Fans berfoto dengan latar logo FIFA World Cup di Corniche Promenade menjelang FIFA World Cup Qatar 2022. Foto: Reuters
JAKARTA - Qatar meluncurkan penyelidikan keselamatan kerja atas kematian seorang warga Filipina, kata para pejabat pada Kamis, menyusul laporan bahwa pria itu meninggal saat bekerja di tempat latihan selama Piala Dunia sepak bola.
Perlakuan Qatar terhadap pekerja migran telah mendapat sorotan yang sangat besar selama persiapan turnamen. Kelompok hak asasi manusia menuduh negara Teluk itu melakukan pelanggaran tenaga kerja sistematis, tuduhan yang ditolak oleh pemerintah.
Nasser Al Khater, kepala eksekutif Piala Dunia 2022 di Doha, mengonfirmasi kepada Reuters bahwa seorang pekerja telah meninggal, tetapi tidak memberikan rincian lebih lanjut. Dia menyampaikan belasungkawa kepada keluarganya dan mengatakan "kematian adalah bagian alami dari kehidupan".
Kementerian luar negeri Filipina mengkonfirmasi dalam sebuah pernyataan bahwa salah satu warga negaranya telah meninggal saat bekerja di sebuah resor di selatan ibu kota Doha. Dikatakan kedutaannya "bekerja dengan otoritas hukum untuk memastikan rincian lebih lanjut tentang kematiannya".
Publikasi olahraga online The Athletic pada hari Rabu melaporkan bahwa pria tersebut bekerja untuk sebuah perusahaan yang dikontrak untuk memperbaiki lampu di tempat parkir mobil di Sealine Resort, tempat latihan tim nasional Saudi. Dikatakan dia meninggal setelah dia tergelincir dari tanjakan saat berjalan di samping forklift dan kepalanya terbentur beton.
Mengutip beberapa sumber tanpa nama, dikatakan kecelakaan itu terjadi selama Piala Dunia, tetapi tidak menyebutkan kapan.
Pernyataan dari Filipina mengatakan tidak akan memberikan rincian lebih lanjut untuk menghormati keluarga pria tersebut. Resor tidak menanggapi permintaan Reuters.
"Jika investigasi menyimpulkan bahwa protokol keselamatan tidak diikuti, perusahaan akan dikenai tindakan hukum dan sanksi finansial yang berat," kata seorang pejabat pemerintah Qatar, yang menolak disebutkan namanya.

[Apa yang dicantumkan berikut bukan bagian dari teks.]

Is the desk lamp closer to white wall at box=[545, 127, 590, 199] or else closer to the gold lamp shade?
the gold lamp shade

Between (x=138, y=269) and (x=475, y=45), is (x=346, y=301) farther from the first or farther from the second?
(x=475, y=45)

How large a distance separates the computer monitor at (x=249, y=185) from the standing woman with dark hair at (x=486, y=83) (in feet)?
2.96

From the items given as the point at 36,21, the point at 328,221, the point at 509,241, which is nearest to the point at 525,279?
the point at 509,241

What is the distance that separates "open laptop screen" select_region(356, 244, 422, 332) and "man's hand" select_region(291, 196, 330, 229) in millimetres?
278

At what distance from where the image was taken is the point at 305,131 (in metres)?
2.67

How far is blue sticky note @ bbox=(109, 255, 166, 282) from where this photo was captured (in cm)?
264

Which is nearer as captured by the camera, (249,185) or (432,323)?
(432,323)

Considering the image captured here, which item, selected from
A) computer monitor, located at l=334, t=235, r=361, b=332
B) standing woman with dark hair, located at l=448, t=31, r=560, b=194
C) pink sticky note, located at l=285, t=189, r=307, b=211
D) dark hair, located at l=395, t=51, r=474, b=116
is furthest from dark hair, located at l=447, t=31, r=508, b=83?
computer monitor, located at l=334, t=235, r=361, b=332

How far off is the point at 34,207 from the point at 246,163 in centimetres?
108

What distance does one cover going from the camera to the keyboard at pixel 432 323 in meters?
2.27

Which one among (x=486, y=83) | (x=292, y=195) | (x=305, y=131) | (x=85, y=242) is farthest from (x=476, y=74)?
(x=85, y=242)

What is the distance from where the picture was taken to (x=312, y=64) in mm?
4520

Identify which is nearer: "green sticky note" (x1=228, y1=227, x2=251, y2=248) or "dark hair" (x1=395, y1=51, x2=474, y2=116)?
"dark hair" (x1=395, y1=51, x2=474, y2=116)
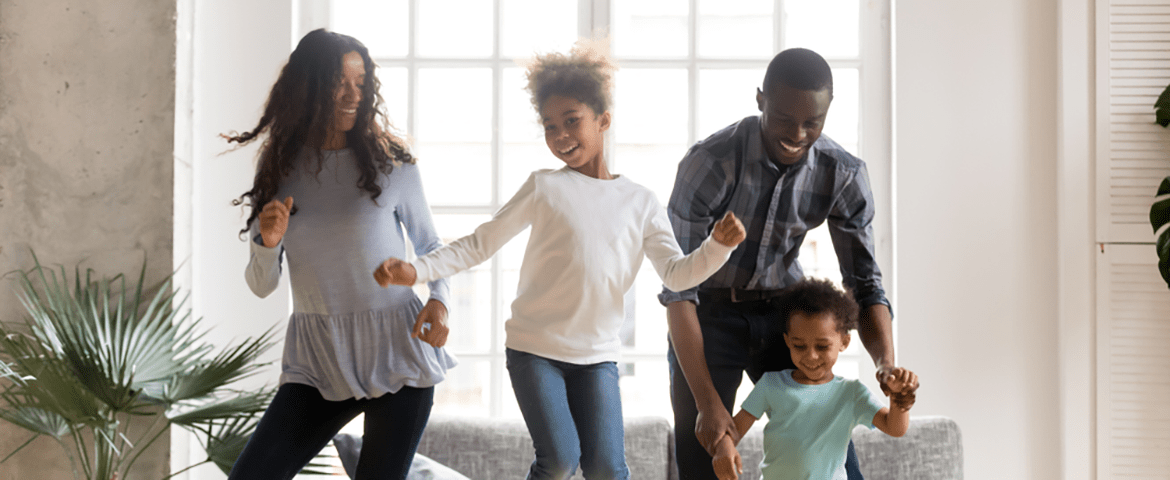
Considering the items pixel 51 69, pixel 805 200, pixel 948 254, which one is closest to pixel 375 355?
pixel 805 200

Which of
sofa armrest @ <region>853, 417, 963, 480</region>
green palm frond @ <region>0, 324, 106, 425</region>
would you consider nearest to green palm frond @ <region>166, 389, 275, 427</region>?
green palm frond @ <region>0, 324, 106, 425</region>

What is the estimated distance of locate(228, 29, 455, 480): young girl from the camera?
1596mm

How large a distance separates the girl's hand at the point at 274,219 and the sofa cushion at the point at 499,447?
1089mm

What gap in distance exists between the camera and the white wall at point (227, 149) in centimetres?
272

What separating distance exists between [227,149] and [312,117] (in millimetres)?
1274

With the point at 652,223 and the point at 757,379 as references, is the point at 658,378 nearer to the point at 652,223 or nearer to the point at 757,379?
the point at 757,379

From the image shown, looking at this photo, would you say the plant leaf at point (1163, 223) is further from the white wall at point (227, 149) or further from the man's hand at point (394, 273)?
the white wall at point (227, 149)

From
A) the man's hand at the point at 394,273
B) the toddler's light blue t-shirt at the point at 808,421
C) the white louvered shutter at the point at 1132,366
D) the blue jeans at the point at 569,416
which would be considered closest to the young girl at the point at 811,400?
the toddler's light blue t-shirt at the point at 808,421

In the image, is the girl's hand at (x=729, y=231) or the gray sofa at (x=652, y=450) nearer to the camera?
the girl's hand at (x=729, y=231)

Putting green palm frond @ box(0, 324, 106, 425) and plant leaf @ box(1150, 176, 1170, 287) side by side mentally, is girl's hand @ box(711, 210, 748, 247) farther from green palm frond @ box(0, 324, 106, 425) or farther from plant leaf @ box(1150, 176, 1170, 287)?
plant leaf @ box(1150, 176, 1170, 287)

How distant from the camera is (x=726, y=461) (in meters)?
1.56

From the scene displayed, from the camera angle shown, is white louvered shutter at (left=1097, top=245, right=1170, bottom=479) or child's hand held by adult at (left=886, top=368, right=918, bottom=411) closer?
child's hand held by adult at (left=886, top=368, right=918, bottom=411)

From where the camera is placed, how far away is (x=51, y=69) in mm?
2480

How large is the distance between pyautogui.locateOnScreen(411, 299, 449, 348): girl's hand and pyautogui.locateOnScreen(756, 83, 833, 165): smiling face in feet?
2.50
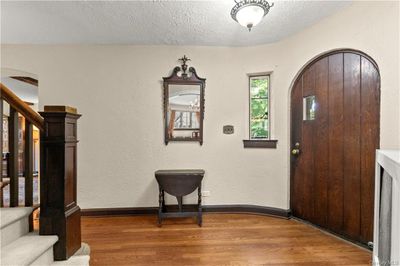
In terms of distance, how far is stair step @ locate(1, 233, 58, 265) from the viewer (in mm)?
1258

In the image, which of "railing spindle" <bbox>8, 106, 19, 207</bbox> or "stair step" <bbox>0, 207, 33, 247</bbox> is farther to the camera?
"railing spindle" <bbox>8, 106, 19, 207</bbox>

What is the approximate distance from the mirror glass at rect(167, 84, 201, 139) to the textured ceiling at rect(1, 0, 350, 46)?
629 millimetres

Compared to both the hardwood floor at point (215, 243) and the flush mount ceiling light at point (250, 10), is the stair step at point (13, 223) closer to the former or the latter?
the hardwood floor at point (215, 243)

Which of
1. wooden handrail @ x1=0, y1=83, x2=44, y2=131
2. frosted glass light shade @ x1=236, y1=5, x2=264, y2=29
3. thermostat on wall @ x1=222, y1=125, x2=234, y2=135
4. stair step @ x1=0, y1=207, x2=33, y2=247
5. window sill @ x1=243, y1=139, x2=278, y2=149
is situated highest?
frosted glass light shade @ x1=236, y1=5, x2=264, y2=29

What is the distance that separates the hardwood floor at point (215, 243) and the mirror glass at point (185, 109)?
115 cm

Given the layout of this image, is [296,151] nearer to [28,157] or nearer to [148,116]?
[148,116]

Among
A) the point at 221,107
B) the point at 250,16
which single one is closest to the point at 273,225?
the point at 221,107

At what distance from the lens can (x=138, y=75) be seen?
9.82ft

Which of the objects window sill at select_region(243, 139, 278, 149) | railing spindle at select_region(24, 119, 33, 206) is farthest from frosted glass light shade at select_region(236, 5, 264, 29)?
railing spindle at select_region(24, 119, 33, 206)

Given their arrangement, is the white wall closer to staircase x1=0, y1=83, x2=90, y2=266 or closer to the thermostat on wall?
the thermostat on wall

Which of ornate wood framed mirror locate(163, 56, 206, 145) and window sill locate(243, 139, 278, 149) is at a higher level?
ornate wood framed mirror locate(163, 56, 206, 145)

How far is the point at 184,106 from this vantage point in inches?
119

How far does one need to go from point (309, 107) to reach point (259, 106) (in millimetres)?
659

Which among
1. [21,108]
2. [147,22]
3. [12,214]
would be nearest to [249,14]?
[147,22]
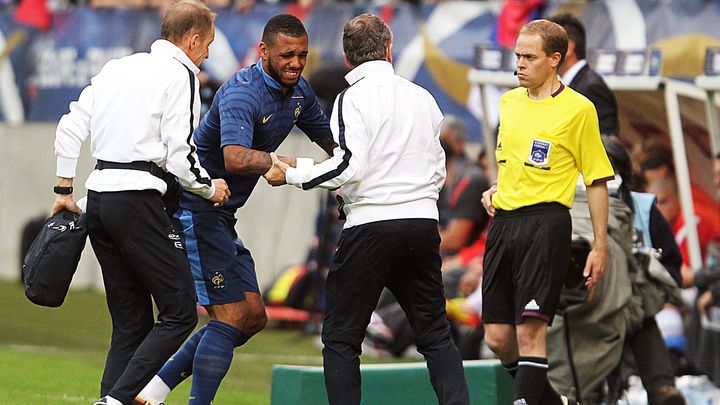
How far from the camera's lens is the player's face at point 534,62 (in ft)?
25.3

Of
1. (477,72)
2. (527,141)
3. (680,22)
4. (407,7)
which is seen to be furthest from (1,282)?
(527,141)

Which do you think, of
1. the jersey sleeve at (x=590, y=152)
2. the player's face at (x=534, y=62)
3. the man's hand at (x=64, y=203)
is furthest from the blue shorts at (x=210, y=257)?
the jersey sleeve at (x=590, y=152)

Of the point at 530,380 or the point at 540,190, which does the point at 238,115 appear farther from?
the point at 530,380

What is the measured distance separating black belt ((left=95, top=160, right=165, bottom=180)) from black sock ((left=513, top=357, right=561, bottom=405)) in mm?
2116

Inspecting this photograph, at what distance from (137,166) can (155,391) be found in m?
1.26

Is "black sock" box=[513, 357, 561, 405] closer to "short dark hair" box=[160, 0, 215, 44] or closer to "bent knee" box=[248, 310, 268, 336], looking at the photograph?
"bent knee" box=[248, 310, 268, 336]

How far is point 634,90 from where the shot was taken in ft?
40.2

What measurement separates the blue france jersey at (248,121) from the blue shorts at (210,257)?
73 millimetres

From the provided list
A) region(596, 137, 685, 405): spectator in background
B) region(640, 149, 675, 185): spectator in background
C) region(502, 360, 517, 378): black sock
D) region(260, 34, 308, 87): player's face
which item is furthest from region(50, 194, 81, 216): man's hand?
region(640, 149, 675, 185): spectator in background

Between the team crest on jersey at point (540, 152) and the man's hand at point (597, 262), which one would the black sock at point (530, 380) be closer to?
the man's hand at point (597, 262)

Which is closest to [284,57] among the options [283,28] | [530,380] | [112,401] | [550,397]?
[283,28]

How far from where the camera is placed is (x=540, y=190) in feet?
25.1

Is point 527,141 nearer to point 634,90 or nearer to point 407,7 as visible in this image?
point 634,90

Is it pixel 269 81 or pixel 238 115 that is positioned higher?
pixel 269 81
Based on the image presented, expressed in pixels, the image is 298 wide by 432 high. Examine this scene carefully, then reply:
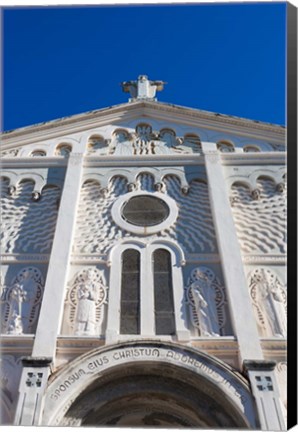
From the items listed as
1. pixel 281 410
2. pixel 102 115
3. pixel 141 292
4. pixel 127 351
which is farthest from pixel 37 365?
pixel 102 115

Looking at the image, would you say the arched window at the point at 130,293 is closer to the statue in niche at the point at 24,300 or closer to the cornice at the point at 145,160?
the statue in niche at the point at 24,300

"Tingkat kecelakaan terkait pekerjaan secara konsisten menurun di Qatar sejak standar kesehatan dan keselamatan yang ketat diperkenalkan dan penegakan hukum telah ditingkatkan," katanya.
Sejak diberikan hak menjadi tuan rumah Piala Dunia pada 2010, Qatar menjadi sorotan karena perlakuannya terhadap pekerja migran, yang merupakan mayoritas penduduknya.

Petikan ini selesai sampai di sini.